I had a really interesting conversation with Lucy today about 9/11. We passed a memorial ceremony happening at the local fire station and she asked what was going on. In trying to explain it to her, I was stuck by the
enormity of fear. Not just the fear we all felt that day but of fear itself.
Lucy: "What's happening?"
Me: "It's September 11. They're remembering this day because a long time ago, before you were born, something very scary happened."
Lucy: "What happened?"
Me: "Airplanes flew into buildings and killed lots of people."
Lucy: "Will they kill me?"
Fear. For the first time, I felt 9/11 in a new way - as a mother. "Will they kill me?" Tears welled up in my eyes.
Me: "No. No. I will keep you safe. I will keep you safe."

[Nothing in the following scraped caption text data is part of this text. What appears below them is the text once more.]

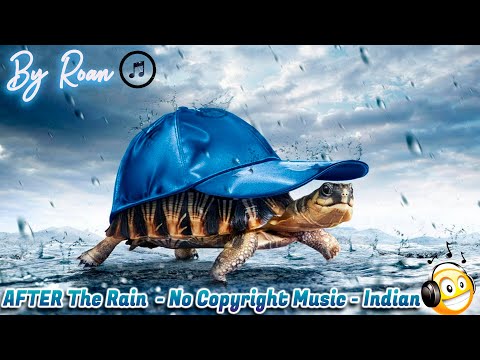 After the Rain by Roa | No Copyright Music | Indian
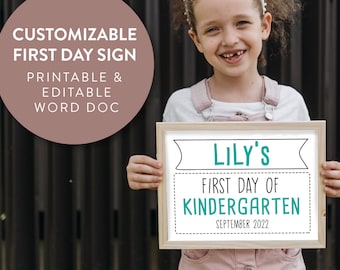 May include: A printable and editable first day of school sign with a wood frame. The sign is white with black and teal text. The text reads "Lily's First Day of Kindergarten September 2022".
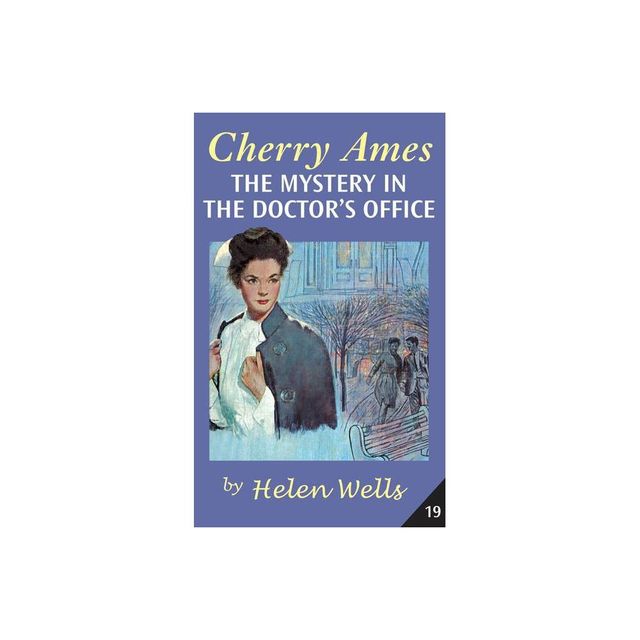 Cherry Ames, the Mystery in the Doctors Office - (Cherry Ames Nurse Stories) by Helen Wells (Paperback)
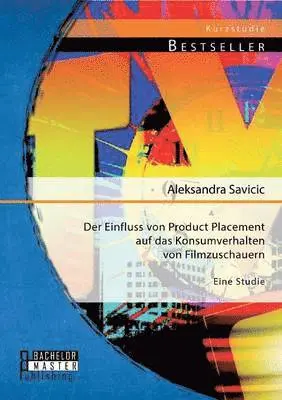 Aleksandra Savicic - Einfluss von Product Placement auf das Konsumverhalten von Filmzuschauern, Häftad. Tillgänglighet: Lägg i varukorg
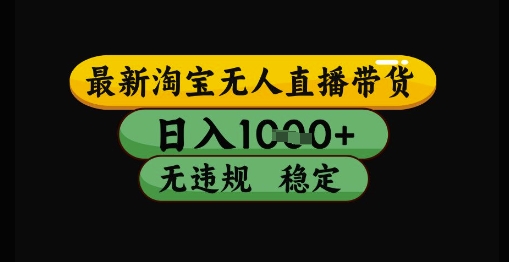 最新淘宝无人直播带货独家技术，日入1k+，无违规无封号，操作简单，长期稳定【揭秘】-资源阁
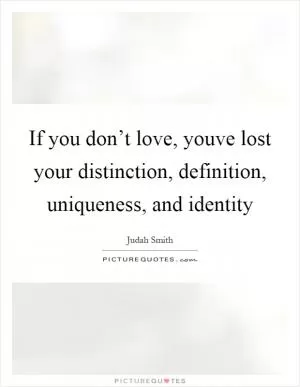 If you don’t love, youve lost your distinction, definition, uniqueness, and identity Picture Quote #1
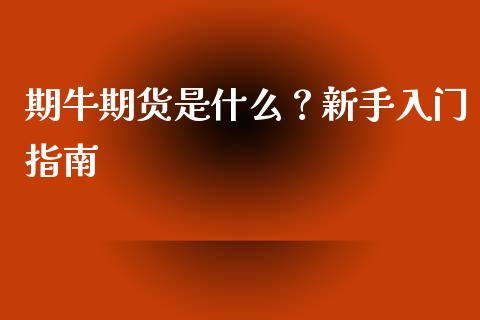 期牛期货是什么?新手入门指南_期货交易_第1张_期货百科_期货喊单_期货行情_期货交易_原油期货_期货培训 期牛期货是什么?新手入门指南_https://www.zcsm.com.cn_期货交易_第1张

It was enough to ease Lucy's mind and stop her questions, but it's keep me wondering about it all day. Could I? Could I keep her safe? An entire nation was paralyzed by confusion and fear on that day. I realized that if we were one of the families on Flight 175, and our plane had been hijacked, destined for tower 2, I couldn't. I couldn't keep her safe. My one deepest desire as a parent - for my child to survive - would devolve into fear. Fight or flight.
As someone who has done extensive traveling and grown up as an American abroad, I didn't have the same level of shock on the day of 9/11 as many of my other American friends had. I was 17-years-old. I had seen anti-Americanism first hand in South America and knew that while we were unarguably the most developed and enviable county on earth, we also had a habit of acting like it. Of being the playground bully. So on an international level, I got it. I understood why this was happening. I understood why American foreign policy had left other countries mad at us.
But today, on a personal level, I understood something anew. I understood the plight of every parent, of every "boot in your ass" American. I understood fear. Author and artist Elizabeth Stone once said, "Making the decision to have a child in momentous. It is to decide forever to have your heart go walking around outside your body." The thought of my own daughter being unsafe ignited a primal feeling in me. And in an instant I understood why so many people reacted the way they did on that day - fight or flight. Because they believed they were unsafe. That the attack on those towers was an attack on them and their families. It was an "aha!" moment for me. I had never seen it that way before.